Борис Иванович, в соответствующем стилю письма жанре, нарисовал к нему заголовок и концовку. По бокам текста шел незамысловатый орнамент, как бы связывающий в одно целое заголовок, текст и концовку. Ваня Шпульников, списанный недавно из-за желудочной язвы с торпедного катера и помогавший Борису Ивановичу, взял этот рисунок и стал переводить через копирку на линолеум, чтобы потом вырезать плашку для печатной машины.
Мы достали на складе остатки хорошей плотной бумаги и сами всю ночь крутили ротационную машину. К утру тираж был готов. На тысяче экземпляров послания рисунки были подкрашены, а орнамент позолочен.
Наутро вместе с газетой во все подразделения было разослано и это послание. И каждый считал его лично своим посланием. Многие, по примеру Кукушкина, на переднем крае понаделали можжевеловые луки и, защемив в стрелу послание, запускали его через колючку на финскую сторону. Финны отвечали пулеметными очередями и минометным огнем.
Герой нашего полуострова летчик Бринько тысячу подкрашенных экземпляров послания сбросил над Хельсинки. Говорят, что один лист через форточку залетел в кабинет Маннергейма. Я не знаю, что было с маршалом. Он превосходно читал и говорил по-русски.
Ответного послания от маршала мы не получили, и на этом наша дипломатическая переписка окончилась.

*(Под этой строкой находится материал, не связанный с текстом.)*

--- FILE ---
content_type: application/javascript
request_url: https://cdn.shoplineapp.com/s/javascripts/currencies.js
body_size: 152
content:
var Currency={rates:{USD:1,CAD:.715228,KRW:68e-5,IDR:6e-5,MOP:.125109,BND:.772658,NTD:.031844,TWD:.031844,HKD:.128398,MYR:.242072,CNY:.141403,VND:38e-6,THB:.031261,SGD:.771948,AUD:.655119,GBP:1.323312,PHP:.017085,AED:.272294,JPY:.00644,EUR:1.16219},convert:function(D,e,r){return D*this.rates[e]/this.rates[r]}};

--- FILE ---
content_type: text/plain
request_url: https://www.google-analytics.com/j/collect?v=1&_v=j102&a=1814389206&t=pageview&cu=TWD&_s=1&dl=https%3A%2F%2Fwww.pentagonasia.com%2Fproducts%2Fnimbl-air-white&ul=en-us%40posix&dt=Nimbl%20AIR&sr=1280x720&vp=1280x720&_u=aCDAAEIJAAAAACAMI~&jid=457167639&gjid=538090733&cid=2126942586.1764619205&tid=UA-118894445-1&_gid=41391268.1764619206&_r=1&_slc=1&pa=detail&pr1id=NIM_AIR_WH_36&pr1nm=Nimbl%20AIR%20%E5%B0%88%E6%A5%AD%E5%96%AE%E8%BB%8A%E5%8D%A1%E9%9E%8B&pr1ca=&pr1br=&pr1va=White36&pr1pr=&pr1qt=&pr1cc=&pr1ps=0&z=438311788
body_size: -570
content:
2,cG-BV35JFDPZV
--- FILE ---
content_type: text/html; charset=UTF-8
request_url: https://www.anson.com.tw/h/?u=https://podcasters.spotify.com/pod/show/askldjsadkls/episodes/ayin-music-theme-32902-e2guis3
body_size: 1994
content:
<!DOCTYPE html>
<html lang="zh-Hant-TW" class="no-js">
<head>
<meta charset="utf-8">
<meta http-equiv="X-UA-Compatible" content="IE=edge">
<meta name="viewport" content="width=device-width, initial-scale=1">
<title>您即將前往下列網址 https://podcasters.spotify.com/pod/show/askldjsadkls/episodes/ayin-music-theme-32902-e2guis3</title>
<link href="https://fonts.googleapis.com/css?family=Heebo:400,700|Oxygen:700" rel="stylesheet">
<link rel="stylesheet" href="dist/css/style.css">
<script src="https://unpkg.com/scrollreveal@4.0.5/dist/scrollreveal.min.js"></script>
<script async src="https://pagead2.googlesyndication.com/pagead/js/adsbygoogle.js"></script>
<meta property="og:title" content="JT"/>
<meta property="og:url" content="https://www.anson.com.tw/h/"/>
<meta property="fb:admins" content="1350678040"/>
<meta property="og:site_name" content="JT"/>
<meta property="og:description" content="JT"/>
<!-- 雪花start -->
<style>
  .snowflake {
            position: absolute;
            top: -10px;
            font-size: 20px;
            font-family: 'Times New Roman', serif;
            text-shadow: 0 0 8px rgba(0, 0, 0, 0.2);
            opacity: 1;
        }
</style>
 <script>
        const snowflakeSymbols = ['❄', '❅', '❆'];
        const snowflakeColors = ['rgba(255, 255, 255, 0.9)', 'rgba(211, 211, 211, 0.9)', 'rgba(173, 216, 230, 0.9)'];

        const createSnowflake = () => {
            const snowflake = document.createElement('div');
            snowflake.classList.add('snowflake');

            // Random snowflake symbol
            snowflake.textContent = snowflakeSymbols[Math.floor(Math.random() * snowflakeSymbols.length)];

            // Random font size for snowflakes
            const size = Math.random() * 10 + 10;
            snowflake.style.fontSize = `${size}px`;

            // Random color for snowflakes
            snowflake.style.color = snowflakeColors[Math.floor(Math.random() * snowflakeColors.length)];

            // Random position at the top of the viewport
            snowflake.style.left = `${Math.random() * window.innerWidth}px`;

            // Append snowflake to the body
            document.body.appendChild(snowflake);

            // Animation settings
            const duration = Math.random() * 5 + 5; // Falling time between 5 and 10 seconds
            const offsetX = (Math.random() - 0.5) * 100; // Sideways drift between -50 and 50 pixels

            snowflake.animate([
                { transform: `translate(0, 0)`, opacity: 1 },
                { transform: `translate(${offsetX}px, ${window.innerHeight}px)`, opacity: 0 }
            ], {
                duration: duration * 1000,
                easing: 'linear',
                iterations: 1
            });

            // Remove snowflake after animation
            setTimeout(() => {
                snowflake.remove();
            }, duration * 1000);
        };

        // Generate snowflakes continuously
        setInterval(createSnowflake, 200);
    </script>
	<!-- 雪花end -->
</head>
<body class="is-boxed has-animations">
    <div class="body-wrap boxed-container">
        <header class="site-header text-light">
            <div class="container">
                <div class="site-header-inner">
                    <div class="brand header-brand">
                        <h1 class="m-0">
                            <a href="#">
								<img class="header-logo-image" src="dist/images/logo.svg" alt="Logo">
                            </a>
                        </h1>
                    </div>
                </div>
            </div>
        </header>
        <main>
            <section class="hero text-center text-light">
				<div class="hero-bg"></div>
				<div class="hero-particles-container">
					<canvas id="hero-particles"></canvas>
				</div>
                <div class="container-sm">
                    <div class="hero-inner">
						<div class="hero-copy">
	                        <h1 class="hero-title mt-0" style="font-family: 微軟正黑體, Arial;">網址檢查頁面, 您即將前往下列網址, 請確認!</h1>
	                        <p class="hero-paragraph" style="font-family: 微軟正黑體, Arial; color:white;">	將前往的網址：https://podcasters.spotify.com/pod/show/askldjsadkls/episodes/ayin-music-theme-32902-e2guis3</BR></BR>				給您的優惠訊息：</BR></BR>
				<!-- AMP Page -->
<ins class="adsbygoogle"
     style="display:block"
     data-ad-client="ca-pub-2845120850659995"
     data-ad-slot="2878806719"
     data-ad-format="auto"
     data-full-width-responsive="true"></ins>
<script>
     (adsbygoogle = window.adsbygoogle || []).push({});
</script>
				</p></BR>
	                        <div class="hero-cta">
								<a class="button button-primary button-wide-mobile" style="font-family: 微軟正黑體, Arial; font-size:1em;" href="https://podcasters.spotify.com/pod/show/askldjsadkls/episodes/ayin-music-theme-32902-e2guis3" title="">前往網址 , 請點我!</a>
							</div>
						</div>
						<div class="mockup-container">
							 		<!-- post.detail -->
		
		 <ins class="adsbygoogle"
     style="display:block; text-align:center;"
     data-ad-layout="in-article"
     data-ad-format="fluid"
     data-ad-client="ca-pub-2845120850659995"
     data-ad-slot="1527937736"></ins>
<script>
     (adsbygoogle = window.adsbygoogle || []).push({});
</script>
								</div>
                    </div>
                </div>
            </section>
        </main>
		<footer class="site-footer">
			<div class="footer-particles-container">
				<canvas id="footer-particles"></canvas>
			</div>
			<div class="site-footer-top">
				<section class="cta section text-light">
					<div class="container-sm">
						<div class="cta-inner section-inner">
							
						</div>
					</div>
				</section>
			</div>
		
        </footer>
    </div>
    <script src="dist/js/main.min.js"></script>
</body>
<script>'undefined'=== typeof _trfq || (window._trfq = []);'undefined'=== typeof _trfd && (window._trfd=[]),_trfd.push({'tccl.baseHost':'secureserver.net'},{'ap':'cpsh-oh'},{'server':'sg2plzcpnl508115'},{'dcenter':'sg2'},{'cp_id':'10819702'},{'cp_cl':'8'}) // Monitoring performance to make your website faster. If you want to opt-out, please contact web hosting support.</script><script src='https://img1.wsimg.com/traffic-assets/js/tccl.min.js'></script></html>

Г л а в а д в а д ц а т ь в о с ь м а я
МЫ ЕЩЕ ВЕРНЕМСЯ
Очень я не люблю слово «был» за его страшную беспощадность. Это слово, особенно для тех, кто побывал на войне, как кладбище. В нем судьба друзей, кровь друзей, на полях войны отдавших самое дорогое — жизнь, ради нашей жизни, ради нашей победы, ради того, чтобы сирень пахла сиренью и влюбленные целовались под звездами. И все-таки, как ни тяжело, это слово нельзя выкинуть из нашего обихода. И те безымянные герои, о которых еще до сих пор втихомолку плачут матери, а невесты состарились в тоске и одиночестве, те, о которых мы говорим «они были», незримо присутствуют в нашей жизни, в нашей борьбе за справедливость. И в этом нет никакой мистики. Есть единая связь поколений в борьбе за человеческое счастье. Видимо, в ней, в этой борьбе, и есть бессмертие самого народа. У подвига нет конца, как нет конца у самой жизни.
Без памяти жить нельзя. Это понятно каждому. И как это ни тяжело для моего сердца, я не могу отказаться от беспощадного глагола «был».

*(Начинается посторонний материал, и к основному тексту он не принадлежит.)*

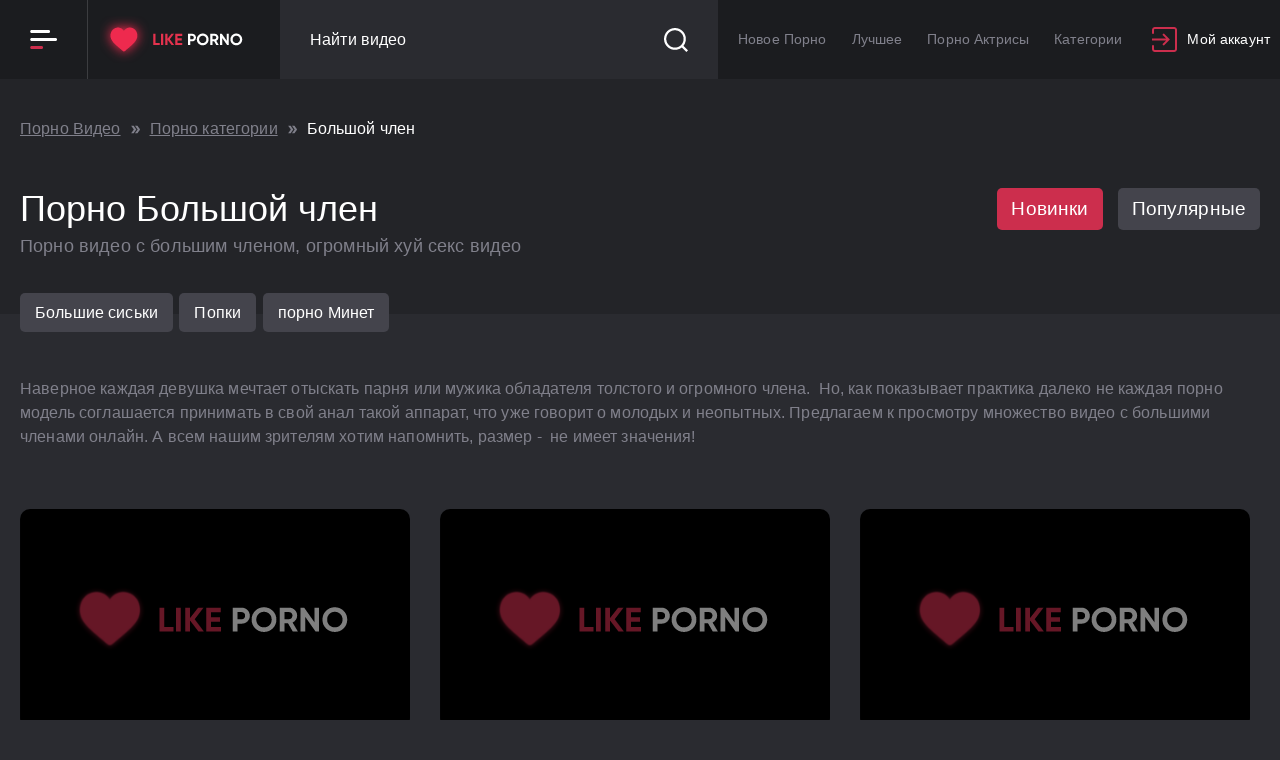

--- FILE ---
content_type: text/css
request_url: https://like-porno.org/css/custom.css?v=1768621152
body_size: 587
content:
.banner_mobile {
	width: 100%;
	z-index: 999;
	transition: all .3s;
	display: none;
}

.banner1_show .banner_mobile {
	display: block;
}
 
.banner_holder {
	background: #EE2A4E;
	padding: 23px 75px 28px;
}

.banner_holder .text {
	position: relative;
	max-width: 588.94px;
	font-style: normal;
	font-weight: bold;
	font-size: 56px;
	line-height: 1;
	color: #FFFFFF;
}

.banner_holder .text svg { 
    width: 150px;
    height: 72px;
    top: 14px;
	left: -15px;
	position: relative;
	fill: #fff;
}

.banner_holder .link {
	margin: 10px 0 0;
	background: #FFFFFF;
	box-shadow: 0px 5px 30px rgba(244, 36, 74, 0.22);
	border-radius: 6px;
	font-style: normal;
	font-weight: bold;
	font-size: 26px;
	line-height: 1;
	color: #25272C;
	padding: 15px 25px;
	display: inline-block;
}

.banner_holder .link span {
	color: #EE2A4E;
}

@media screen and (max-width: 767px) {
	.banner_holder {
		padding: 20px 40px 25px;
	}

	.banner_holder .text {
		font-size: 36.3859px;
	}

	.banner_holder .text svg {
		width: 115px;
		height: 65px;
	}

	.banner_holder .link {
		font-size: 15px;
		padding: 15px 20px;
	}
} 


@media screen and (max-width: 510px) {
	.banner_holder {
		padding: 10px 30px 15px;
	}

	.banner_holder .text {
		font-size: 26.3859px;
	}

	.banner_holder .text svg {
		width: 94px;
		height: 38px;
	}

	.banner_holder .link {
		font-size: 14px;
		padding: 10px 15px;
	}
}

.banner_holder .fancybox-close {
	color: #181A1F;
	opacity: 1;
}

.download_page .btn {
    padding: 5px 10px;
    text-transform: uppercase;
    border-radius: 6px;
    background-color: #cc2e4d;
    color: #ffffff;
    font-size: 14px;
	margin: 5px 10px;
}


.banner2_mobile {
	position: fixed;
	top: 50%;
	transform: translate3d(-50%, -50%, 0);
	left: 50%;
	width: calc(100% - 20px);
	z-index: 99999;
	opacity: 0;
	visibility: hidden;
	overflow: hidden;
	transition: all .3s;
}

.banner2_mobile .popup-holder {
    width: 100%;
}

.banner2_show .banner2_mobile {
	opacity: 1;
	visibility: visible;
	overflow: visible;
}

.banner2_show {
	position: relative;
	overflow: hidden;
}

.wrapper.banner2_show::before {
	content: '';
	display: block;
	width: 100%;
	height: 100%;
	position: fixed;
    bottom: 0;
    right: 0;
	top: 0;
	left: 0;
    background-color: rgb(0, 0, 0, 0.55);
	opacity: 1;
	visibility: visible;
	z-index: 9999;
}

.banner2_mobile {
	max-width: 560px;
	width: 90%;
	text-align: center;
}

.banner2_mobile .popup_title {
	font-style: normal;
	font-weight: 600;
	font-size: 30px;
	line-height: 37px;
	text-align: center !important;
	color: #FFFFFF;
	margin: 0 0 45px;
}

.banner2_mobile .ico_heart {
	text-align: center;
	margin: 0 auto 30px;
}

.banner2_mobile .ico_heart svg {
	width: 83.38px;
	height: 70px;
}

.banner2_mobile .text {
	font-style: normal;
	font-weight: normal;
	font-size: 24px;
	line-height: 28px;
	text-align: center;
	color: #FFFFFF;
	margin: 0 0 45px;
}

.banner2_mobile .text span {
	color: #cc2e4d;
}

.banner2_mobile .link {
	font-style: normal;
	font-weight: bold;
	font-size: 26px;
	line-height: 31px;
	text-transform: uppercase;
	color: #FFFFFF;
	background: #EE2A4E;
	border-radius: 4px;
	padding: 21px 38px;
	margin: 0 auto;
}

…Был последний день нашего пребывания на полуострове. Дня за три до этого по всему полуострову была объявлена мертвая неделя. Финны, думая, что мы их опять заманиваем, боялись этой тишины хуже бомбежки. А наши гарнизоны по ночам бесшумно снимались со своих обжитых позиций и, заминировав передний край и дороги, двигались к причалам. К нашему счастью, начинались затяжные осенние дожди. Медленные низкие тучи без конца волочили свои мокрые подолы от горизонта до горизонта, и финские наблюдатели даже днем не могли заметить нашего передвижения.
Эвакуация началась еще в октябре, и первые части, как нам стало известно, благополучно высадились в Кронштадте. Мы уходили с последним эшелоном в ночь на третье декабря.
Два десятилетия прошло с того времени, и двадцать раз в ночь на третье декабря так же, как в ночь на двадцать второе июня, я ни разу не мог сомкнуть глаз от какой-то смутной мучительной тревоги, поселившейся в моей душе.
Первого декабря мы выпустили последний номер газеты. «Красный Гангут» на этом кончил свое существование. Сын бакинского провизора Женя Войскунский, романтик, до умопомрачения влюбленный в «Алые паруса» Грина, написал для этого номера передовую. Передовая называлась «Мы еще вернемся» и была клятвой верности и мужества. Борис Иванович Пророков нарисовал, а Ваня Шпульников вырезал на линолеуме последнюю гравюру. Она занимала три колонки в верхнем углу слева на четвертой полосе. На ней были изображены матросы и пехотинцы, идущие на незримого врага с автоматами и винтовками наперевес… Над гравюрой была шапка на всю полосу:
«Мы идем бить фашистскую сволочь и будем бить ее по-гангутски!»